But when they took a break for lunch, my wife overheard an interesting conversation.

Image source: Unsplash

My family lives in a small rural-suburban town in Western NY, outside of Rochester, that neither of us grew up in. In this town, you’ll find a decent mix of residence types, from farms to horse stables, to apartment complexes, to quiet suburban tracts. One thing is for certain though—there are a lot of churches here. If this town was a city, it would be in the top 10 list of religious institutions per capita. And all of them here, to my knowledge, are Christian.

So it probably goes without saying that in this community, you’re assumed Christian, much like in the South, where the first question new acquaintances ask you is, “What church do you attend?”

Ok, back to the lunch convo. While my two boys were eating lunch with the friend (we’ll call him “Joey”), Joey asked my youngest, his classmate, to come to church with him next week. Obviously, kids don’t exactly gauge the appropriateness of such a conversation, which I always find fascinating. My wife was nearby and, instead of intervening, wanted to let the chat play out and see what the response would be. I don’t think I would have been able to do that and probably would have shut it down right there, but I’m glad she waited to hear what would happen next.

Point of clarification: Our kids have been raised without religion. They’re learning what religion is and have some books about different religions, but we’ve communicated to them that we’re not raising them religious or atheist. We’re raising them without religion and allowing them to choose their own paths when they’re old enough to understand it all and make their own decisions about it. We will support whatever decision they make regarding religion, and our only requirement is that they be able to explain to us why they chose what they did. We will not debate (as they know we’re nonbelievers). We’ll just listen and respect their decision. Of course, we hope that by then, they’ve acquired adequate critical thinking skills to realize religious beliefs are way too far-fetched to be taken seriously.
===============
◆ **GIVEN EXERCISE A**:
From the listing, give as a numbered list, with blank lines left out, the lines running from the line containing "How far is laptop, located" through the end of the listing.

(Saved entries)
===============
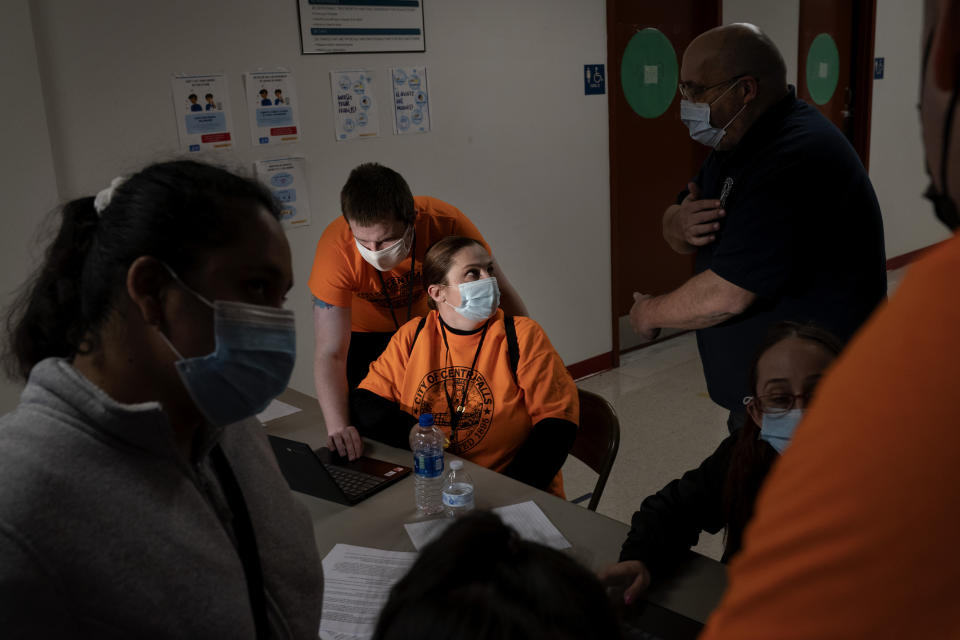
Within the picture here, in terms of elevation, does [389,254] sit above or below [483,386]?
above

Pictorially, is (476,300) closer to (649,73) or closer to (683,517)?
(683,517)

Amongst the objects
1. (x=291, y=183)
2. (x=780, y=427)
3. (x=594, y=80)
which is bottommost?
(x=780, y=427)

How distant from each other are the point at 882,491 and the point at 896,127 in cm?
747

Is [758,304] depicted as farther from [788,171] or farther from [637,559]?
[637,559]

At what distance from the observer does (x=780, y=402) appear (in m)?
1.53

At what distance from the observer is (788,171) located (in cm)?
188

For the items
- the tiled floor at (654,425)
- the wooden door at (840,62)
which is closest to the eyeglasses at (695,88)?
the tiled floor at (654,425)

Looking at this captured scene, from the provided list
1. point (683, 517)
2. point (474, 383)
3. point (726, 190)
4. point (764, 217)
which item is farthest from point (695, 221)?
point (683, 517)

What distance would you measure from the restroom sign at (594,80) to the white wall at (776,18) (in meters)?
1.14

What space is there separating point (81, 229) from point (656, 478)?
284cm

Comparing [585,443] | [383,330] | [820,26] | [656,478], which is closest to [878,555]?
[585,443]

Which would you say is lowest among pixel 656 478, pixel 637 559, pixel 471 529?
pixel 656 478

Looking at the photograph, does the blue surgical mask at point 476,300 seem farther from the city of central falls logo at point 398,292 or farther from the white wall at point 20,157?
the white wall at point 20,157

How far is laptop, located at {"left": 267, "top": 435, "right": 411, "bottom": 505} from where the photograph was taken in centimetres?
179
===============
◆ **GIVEN EXERCISE B**:
In the passage on raising children without religion, condense the paragraph beginning "My family lives in a small rural-suburban town" into a shorter version that keeps its main facts.

◆ **REPLY A**:
1. How far is laptop, located at {"left": 267, "top": 435, "right": 411, "bottom": 505} from where the photograph was taken in centimetres?
2. 179

◆ **REPLY B**:
The writer's family lives in a small rural-suburban town in Western NY, outside Rochester, where neither the writer nor the writer's wife grew up. The town mixes farms, horse stables, apartment complexes and quiet suburban tracts. It has many churches: if it were a city, it would rank in the top 10 for religious institutions per capita. As far as the writer knows, all of them are Christian.